Exercise details:
Whenever a line below includes the string "site", show it.

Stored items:
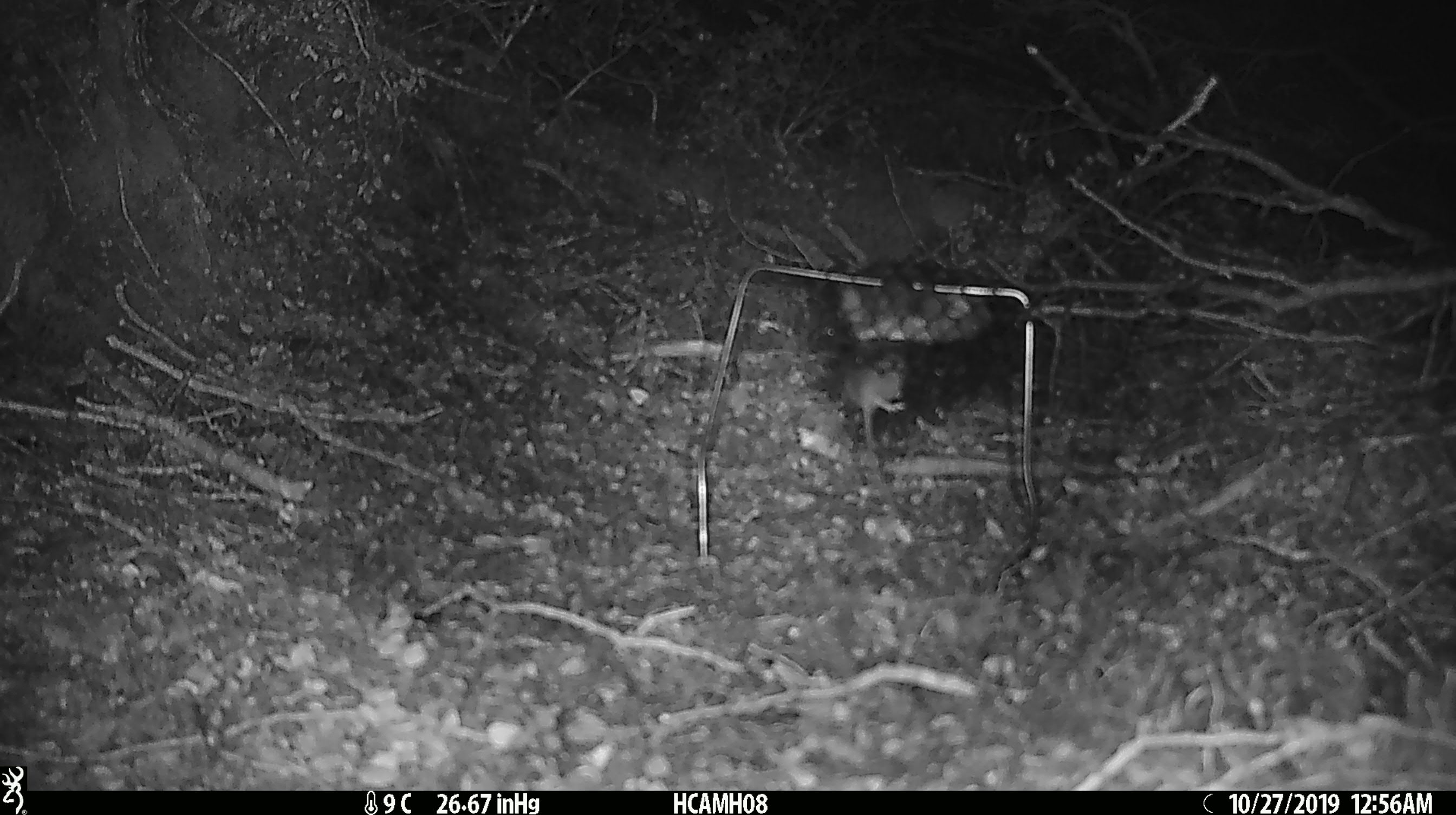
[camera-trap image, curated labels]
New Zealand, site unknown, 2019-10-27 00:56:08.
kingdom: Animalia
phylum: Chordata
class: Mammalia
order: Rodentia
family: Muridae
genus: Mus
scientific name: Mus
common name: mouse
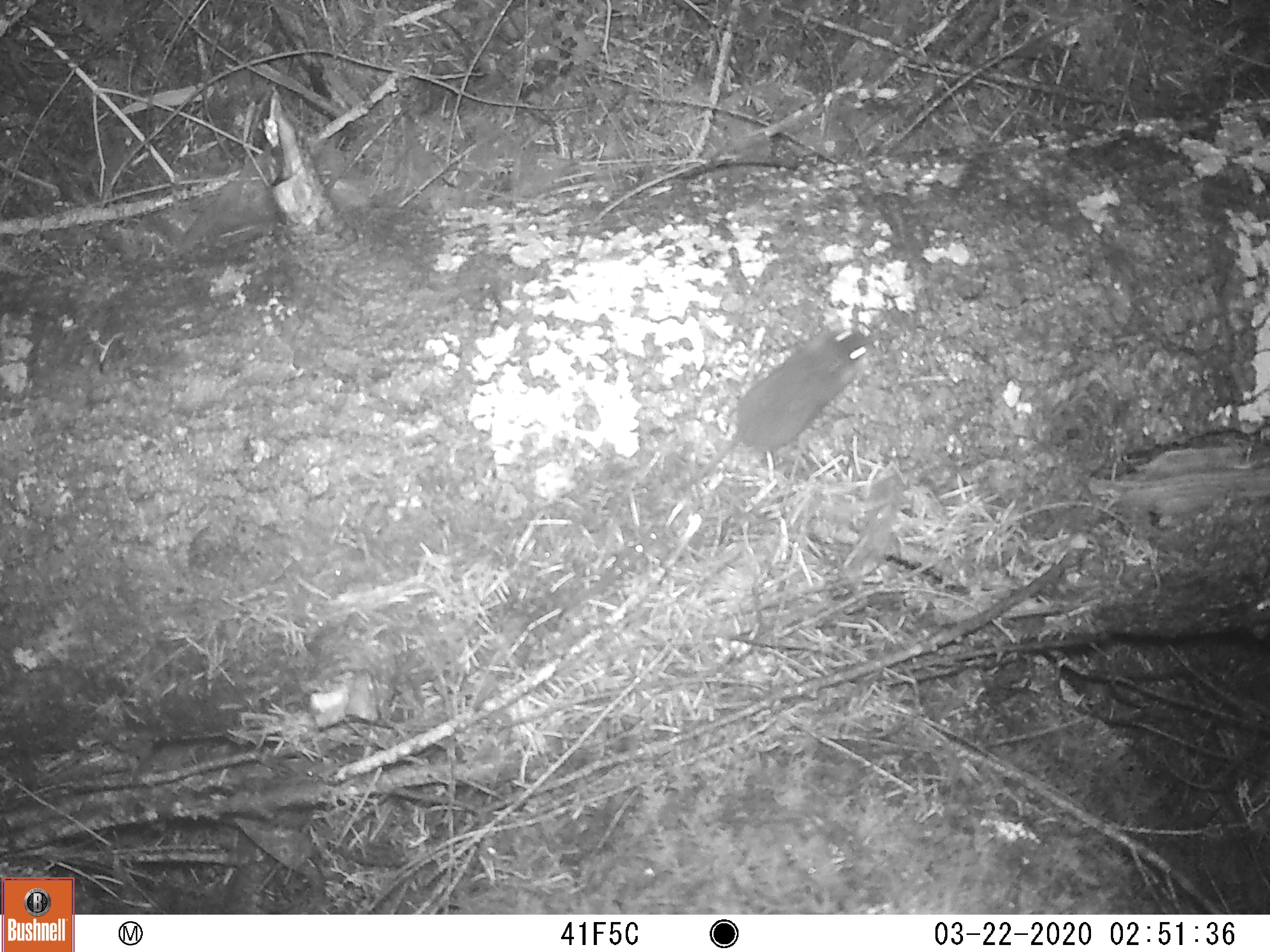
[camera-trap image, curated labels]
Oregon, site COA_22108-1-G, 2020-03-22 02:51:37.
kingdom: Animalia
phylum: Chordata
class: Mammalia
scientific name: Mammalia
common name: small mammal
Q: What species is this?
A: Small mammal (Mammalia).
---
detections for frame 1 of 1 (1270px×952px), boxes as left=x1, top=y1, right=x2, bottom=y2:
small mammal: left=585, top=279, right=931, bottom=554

Output for this exercise:
New Zealand, site unknown, 2019-10-27 00:56:08.
Oregon, site COA_22108-1-G, 2020-03-22 02:51:37.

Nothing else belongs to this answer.